Metrics exporter for Eventhubs when using Event Hubs consumer groups.
For the difference between Event Hubs consumer groups and Kafka consumer groups see: https://learn.microsoft.com/en-us/azure/event-hubs/apache-kafka-frequently-asked-questions#event-hubs-consumer-group-vs--kafka-consumer-group
- Multiple Eventhub Namespaces: Multiple Namespaces can be monitored together
- Partition Owners: Monitor which instance owns a partition for a consumer group
- Consumer Group Lags: Number of messages a consumer group is lagging behind the latest enqueued sequence number
- Exporters: Metrics can be exported to Prometheus, AppInsights, PushGateway
- Configurable targets: You can configure what eventhubs or groups you'd like to export using regex expressions
- Deployment: The application can be deployed as Kubernetes Deployment or Cron Job or with docker directly.
A docker image is available on docker hub:
docker pull deviceinsight/eventhub-metrics:latest
A helm chart is maintained as part of this repository. Install instructions:
helm repo add eventhub-metrics https://raw.githubusercontent.com/deviceinsight/eventhub-metrics/main/helm/archives
helm repo update
helm install -f values.yaml --name=eventhub-metrics eventhub-metrics/eventhub-metrics
The repo contains three separate Grafana dashboards that can be used as inspiration in order to create your own dashboards. Please take note that these dashboards might not immediately work for you due to different labeling in your Prometheus config.
This section lists all exported metrics in an exemplary way.
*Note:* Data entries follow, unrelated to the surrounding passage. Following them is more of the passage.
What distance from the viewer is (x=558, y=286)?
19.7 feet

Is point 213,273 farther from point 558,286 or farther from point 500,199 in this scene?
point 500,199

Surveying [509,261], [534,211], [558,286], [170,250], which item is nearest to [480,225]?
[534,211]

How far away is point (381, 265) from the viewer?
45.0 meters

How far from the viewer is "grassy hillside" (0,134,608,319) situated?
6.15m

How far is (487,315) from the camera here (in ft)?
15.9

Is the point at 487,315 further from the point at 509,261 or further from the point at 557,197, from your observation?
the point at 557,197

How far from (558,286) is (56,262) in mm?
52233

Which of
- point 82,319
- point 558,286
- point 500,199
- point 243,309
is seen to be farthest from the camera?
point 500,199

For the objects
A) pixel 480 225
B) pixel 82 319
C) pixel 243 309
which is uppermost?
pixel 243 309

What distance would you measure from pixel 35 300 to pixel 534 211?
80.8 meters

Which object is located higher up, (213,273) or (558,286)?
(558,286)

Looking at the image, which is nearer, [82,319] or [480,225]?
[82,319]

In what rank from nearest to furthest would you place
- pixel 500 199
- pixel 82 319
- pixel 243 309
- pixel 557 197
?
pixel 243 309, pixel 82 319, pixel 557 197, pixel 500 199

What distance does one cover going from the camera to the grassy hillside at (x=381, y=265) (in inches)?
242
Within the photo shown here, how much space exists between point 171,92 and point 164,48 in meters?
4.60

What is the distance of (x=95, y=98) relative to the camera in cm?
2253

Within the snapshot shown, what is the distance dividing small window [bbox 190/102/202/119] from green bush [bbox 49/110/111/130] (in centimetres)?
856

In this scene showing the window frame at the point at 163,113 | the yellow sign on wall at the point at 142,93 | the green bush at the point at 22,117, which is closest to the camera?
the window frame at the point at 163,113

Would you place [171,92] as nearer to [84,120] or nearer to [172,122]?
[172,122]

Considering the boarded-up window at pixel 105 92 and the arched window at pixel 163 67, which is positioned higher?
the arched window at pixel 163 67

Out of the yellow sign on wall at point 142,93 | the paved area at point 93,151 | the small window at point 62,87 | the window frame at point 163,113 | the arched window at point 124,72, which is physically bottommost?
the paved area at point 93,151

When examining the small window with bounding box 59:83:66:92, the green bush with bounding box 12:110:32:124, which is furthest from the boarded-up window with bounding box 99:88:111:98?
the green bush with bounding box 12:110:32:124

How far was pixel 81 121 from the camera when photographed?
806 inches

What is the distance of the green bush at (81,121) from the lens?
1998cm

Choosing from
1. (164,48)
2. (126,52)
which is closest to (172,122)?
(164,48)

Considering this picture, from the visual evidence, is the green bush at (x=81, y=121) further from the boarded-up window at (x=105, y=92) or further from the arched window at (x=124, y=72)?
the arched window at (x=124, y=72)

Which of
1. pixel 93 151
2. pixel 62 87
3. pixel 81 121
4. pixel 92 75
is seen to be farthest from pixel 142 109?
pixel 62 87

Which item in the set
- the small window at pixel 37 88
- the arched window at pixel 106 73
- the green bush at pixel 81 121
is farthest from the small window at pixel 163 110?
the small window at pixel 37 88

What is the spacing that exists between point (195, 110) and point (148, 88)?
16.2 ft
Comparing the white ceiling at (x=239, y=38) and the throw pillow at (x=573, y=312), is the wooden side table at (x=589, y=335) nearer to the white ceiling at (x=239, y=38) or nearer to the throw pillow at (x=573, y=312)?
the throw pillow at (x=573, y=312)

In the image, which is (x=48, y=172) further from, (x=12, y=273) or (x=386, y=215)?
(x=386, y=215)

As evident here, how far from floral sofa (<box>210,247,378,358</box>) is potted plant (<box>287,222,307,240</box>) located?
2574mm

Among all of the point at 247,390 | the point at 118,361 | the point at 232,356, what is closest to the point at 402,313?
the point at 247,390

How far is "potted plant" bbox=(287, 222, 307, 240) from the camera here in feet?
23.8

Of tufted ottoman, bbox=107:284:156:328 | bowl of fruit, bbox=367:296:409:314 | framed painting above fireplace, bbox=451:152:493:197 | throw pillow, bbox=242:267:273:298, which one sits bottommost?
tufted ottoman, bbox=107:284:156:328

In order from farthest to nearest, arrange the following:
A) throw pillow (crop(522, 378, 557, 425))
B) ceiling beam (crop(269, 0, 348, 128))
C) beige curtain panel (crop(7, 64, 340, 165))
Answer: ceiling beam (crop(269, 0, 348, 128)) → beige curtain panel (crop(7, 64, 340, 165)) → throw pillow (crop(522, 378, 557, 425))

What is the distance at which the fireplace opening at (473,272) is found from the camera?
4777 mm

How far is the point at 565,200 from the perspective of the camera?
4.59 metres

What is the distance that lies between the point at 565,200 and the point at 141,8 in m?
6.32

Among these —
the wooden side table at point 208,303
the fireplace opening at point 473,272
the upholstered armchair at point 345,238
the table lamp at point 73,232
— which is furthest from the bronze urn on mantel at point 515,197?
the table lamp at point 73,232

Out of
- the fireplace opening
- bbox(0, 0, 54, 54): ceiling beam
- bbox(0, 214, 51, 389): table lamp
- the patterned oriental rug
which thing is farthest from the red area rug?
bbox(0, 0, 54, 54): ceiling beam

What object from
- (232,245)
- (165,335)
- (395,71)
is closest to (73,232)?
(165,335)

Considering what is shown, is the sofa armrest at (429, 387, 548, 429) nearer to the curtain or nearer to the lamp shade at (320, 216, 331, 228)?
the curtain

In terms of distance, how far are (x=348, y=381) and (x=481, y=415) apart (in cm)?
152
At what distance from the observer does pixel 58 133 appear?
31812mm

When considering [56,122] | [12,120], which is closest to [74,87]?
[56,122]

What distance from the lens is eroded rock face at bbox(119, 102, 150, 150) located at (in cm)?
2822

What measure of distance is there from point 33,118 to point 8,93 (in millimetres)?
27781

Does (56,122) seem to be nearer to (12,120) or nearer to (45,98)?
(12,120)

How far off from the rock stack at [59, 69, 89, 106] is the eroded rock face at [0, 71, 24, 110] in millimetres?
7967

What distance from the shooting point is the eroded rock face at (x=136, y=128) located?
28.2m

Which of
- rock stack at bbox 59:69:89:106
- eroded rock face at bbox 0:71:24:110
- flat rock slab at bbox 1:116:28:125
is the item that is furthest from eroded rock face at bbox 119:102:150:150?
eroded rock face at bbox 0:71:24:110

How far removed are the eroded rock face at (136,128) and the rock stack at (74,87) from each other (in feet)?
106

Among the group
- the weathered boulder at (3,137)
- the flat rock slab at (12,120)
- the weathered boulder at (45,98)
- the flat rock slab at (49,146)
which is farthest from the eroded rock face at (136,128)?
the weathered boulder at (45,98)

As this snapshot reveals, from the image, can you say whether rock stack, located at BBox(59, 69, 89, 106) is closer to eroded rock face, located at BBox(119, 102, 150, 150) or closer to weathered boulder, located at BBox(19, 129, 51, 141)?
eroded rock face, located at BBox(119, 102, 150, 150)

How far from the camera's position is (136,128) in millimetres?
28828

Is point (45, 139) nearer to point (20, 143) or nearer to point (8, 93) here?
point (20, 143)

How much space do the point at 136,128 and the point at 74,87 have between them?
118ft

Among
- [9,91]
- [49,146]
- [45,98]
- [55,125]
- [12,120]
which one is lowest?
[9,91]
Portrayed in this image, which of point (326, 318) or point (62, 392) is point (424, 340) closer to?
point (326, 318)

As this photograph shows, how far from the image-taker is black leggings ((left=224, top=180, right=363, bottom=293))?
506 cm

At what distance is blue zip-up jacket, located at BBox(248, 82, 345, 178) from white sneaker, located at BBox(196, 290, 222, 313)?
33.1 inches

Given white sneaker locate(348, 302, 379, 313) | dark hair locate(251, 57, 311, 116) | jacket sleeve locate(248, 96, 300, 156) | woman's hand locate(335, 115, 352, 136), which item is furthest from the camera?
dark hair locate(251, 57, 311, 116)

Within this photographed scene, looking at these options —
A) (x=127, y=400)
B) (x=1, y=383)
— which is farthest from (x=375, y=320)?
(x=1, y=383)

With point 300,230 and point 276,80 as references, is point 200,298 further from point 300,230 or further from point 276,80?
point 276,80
# HELP eh_metrics_namespace_info eventhub namespace info
# TYPE eh_metrics_namespace_info gauge
eh_metrics_namespace_info{eh_endpoint="my-eventhub-ns.servicebus.windows.net",eh_namespace="my-eventhub-ns"} 1
# HELP eh_metrics_eventhub_info eventhub info
# TYPE eh_metrics_eventhub_info gauge
eh_metrics_eventhub_info{eh_namespace="my-eventhub-ns",eventhub="eventhub-1",partition_count="4",retention_in_days="7"} 1
# HELP eh_metrics_eventhub_partition_sequence_min beginning sequence number of a partition
# TYPE eh_metrics_eventhub_partition_sequence_min gauge
eh_metrics_eventhub_partition_sequence_min{eh_namespace="my-eventhub-ns",eventhub="eventhub-1",partition_id="0"} 2.260468e+06
# HELP eh_metrics_eventhub_partition_sequence_max last enqueued sequence number of a partition
# TYPE eh_metrics_eventhub_partition_sequence_max gauge
eh_metrics_eventhub_partition_sequence_max{eh_namespace="my-eventhub-ns",eventhub="eventhub-1",partition_id="0"} 2.273118e+06
# HELP eh_metrics_eventhub_sequence_min_sum sum of all the eventhub's partition beginning sequence numbers
# TYPE eh_metrics_eventhub_sequence_min_sum gauge
eh_metrics_eventhub_sequence_min_sum{eh_namespace="my-eventhub-ns",eventhub="eventhub-1"} 1.3318065e+07
# HELP eh_metrics_eventhub_sequence_max_sum sum of all the eventhub's partition last enqueued sequence numbers
# TYPE eh_metrics_eventhub_sequence_max_sum gauge
eh_metrics_eventhub_sequence_max_sum{eh_namespace="my-eventhub-ns",eventhub="eventhub-1"} 1.3395102e+07
# HELP eh_metrics_consumer_group_info consumer group info gauges. It will report 1 if the group is in the stable state, otherwise 0.
# TYPE eh_metrics_consumer_group_info gauge
eh_metrics_consumer_group_info{consumer_group="my-group",eh_namespace="my-eventhub-ns",eventhub="eventhub-1",state="stable"} 1
# HELP eh_metrics_consumer_group_owners consumer group owner count gauges. It will report the number of owners in the consumer group
# TYPE eh_metrics_consumer_group_owners gauge
eh_metrics_consumer_group_owners{consumer_group="my-group",eh_namespace="my-eventhub-ns",eventhub="eventhub-1"} 4
# HELP eh_metrics_consumer_group_events_sum the sum of all committed sequence numbers across all partitions in an eventhub
# TYPE eh_metrics_consumer_group_events_sum gauge
eh_metrics_consumer_group_events_sum{consumer_group="my-group",eh_namespace="my-eventhub-ns",eventhub="eventhub-1"} 1.3395102e+07
# HELP eh_metrics_consumer_group_partition_owner info about owner of a partition in a consumer group. Value is 0 if owner is expired, otherwise 1.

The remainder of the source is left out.